*** TEKS BACAAN ***
Scroll untuk membaca artikel
Hernawan | Dini Sukmaningtyas
Ilustrasi pembalut (Pexels/Sora Shimazaki)

Saat saya duduk di bangku SMA, sering ada pemeriksaan tas secara berkala oleh pihak guru atau OSIS. Setiap siswa digeledah tasnya, lalu mereka akan menyita barang-barang seperti ponsel, kosmetik, dan lain sebagainya.

Saat ada pemeriksaan tas tanpa pemberitahuan, saya dan teman-teman saya panik karena kami membawa pembalut di tas. Bukan apa-apa, kami hanya malu kalau ketahuan bawa-bawa pembalut. Pikiran polos anak SMA seperti kami menganggap pembalut sebagai sesuatu yang tabu dan memalukan.

Saat sedang dalam masa menstruasi, para perempuan biasanya terpaksa mengganti pembalut di toilet umum, misalnya toilet sekolah, kampus, atau mall.

Sejak dulu, saya sering melihat para perempuan menyembunyikan pembalut mereka di dalam saku. Bahkan, teman saya saat SMA pernah membawa tasnya ke toilet hanya demi mengganti pembalut.

Tak cukup sampai di situ saja, saat berada di dalam bilit toilet untuk mengganti pembalut, para perempuan sering kali menyalakan keran air untuk menyamarkan suara plastik pembalut yang dibuka.

Mereka bahkan merasa malu meskipun berada di dalam toilet khusus perempuan, yang mana pastilah penghuninya sudah paham soal menstruasi.
*** CUPLIKAN BARIS ***
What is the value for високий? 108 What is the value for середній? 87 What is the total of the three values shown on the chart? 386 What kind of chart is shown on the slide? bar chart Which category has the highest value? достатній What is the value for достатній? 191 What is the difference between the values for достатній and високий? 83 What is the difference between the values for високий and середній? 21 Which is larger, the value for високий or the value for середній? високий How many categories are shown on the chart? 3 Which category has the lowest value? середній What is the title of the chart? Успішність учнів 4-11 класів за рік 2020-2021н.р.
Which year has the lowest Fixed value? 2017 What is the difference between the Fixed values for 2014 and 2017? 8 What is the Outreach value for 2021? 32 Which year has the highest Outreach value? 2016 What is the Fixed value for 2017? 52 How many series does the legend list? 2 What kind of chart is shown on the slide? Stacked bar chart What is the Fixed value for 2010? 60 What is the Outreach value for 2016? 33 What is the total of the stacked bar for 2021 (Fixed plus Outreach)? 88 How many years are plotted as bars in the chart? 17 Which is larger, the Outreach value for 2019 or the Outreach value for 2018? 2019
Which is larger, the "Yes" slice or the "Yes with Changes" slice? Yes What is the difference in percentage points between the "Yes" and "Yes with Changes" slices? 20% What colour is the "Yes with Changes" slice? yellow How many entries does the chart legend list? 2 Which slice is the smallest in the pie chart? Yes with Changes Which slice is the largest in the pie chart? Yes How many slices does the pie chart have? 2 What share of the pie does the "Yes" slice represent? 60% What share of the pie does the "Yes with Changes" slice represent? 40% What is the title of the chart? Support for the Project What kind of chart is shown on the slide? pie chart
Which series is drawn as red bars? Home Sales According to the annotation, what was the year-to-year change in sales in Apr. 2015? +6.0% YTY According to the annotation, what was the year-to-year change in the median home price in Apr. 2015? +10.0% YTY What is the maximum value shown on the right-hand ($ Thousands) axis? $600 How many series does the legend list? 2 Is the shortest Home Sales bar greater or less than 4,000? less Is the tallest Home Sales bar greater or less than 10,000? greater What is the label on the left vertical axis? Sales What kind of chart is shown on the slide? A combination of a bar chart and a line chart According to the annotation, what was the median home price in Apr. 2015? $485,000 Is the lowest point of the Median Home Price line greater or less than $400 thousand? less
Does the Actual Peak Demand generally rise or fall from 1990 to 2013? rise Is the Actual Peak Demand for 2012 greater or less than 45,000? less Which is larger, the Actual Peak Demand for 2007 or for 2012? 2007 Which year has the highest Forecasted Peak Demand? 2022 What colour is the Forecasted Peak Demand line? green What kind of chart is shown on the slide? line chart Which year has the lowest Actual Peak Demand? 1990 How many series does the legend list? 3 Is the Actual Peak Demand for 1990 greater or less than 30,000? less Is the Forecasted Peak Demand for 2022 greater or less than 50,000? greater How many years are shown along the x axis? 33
***
### UJI PEMAHAMAN
• 1. Jawablah pertanyaan berikut berdasarkan artikel tentang pembalut.
(a) Barang apa saja yang disita saat pemeriksaan tas di SMA?
(b) Apa yang pernah dibawa seorang teman SMA ke toilet hanya demi mengganti pembalut?
(c) Untuk apa para perempuan menyalakan keran air saat mengganti pembalut di toilet?
• 2. Teruskan artikel tentang pembalut mulai dari sesudah kalimat terakhirnya.
Baris-baris data itu sama sekali tidak dipakai di sini.

### JAWABAN TUGAS
• 1.
(a) Ponsel, kosmetik, dan lain sebagainya.
(b) Tasnya.
(c) Untuk menyamarkan suara plastik pembalut yang dibuka.

• 2.
Selain mengalami "kendala" saat mengganti pembalut di toilet, banyak juga perempuan yang masih malu-malu saat membeli pembalut di warung. Beberapa orang akan menggunakan istilah pengganti, misalnya roti jepang atau yang lainnya.

Para perempuan, termasuk saya, pernah merasa malu saat membeli pembalut, dan meminta penjualnya memberi kantong plastik hitam agar pembalut yang kami beli tidak terlihat oleh orang lain.

Mengutip dari National Library of Medicine, menstruasi masih dianggap sebagai sesuatu yang tabu. Dalam budaya India, perempuan yang sedang menstruasi dianggap kotor dan tidak suci.

Padahal, menstruasi itu normal. Penyebab terjadinya menstruasi adalah ovulasi yang diikuti dengan hilangnya kesempatan hamil yang mengakibatkan pendarahan pada pembuluh darah endometrium dan diikuti dengan persiapan siklus berikutnya.

Membeli dan membawa pembalut pun seharusnya sudah menjadi aktivitas normal dan tidak perlu dianggap tabu. Mengapa harus pakai acara sembunyi-sembunyi seolah membawa obat terlarang?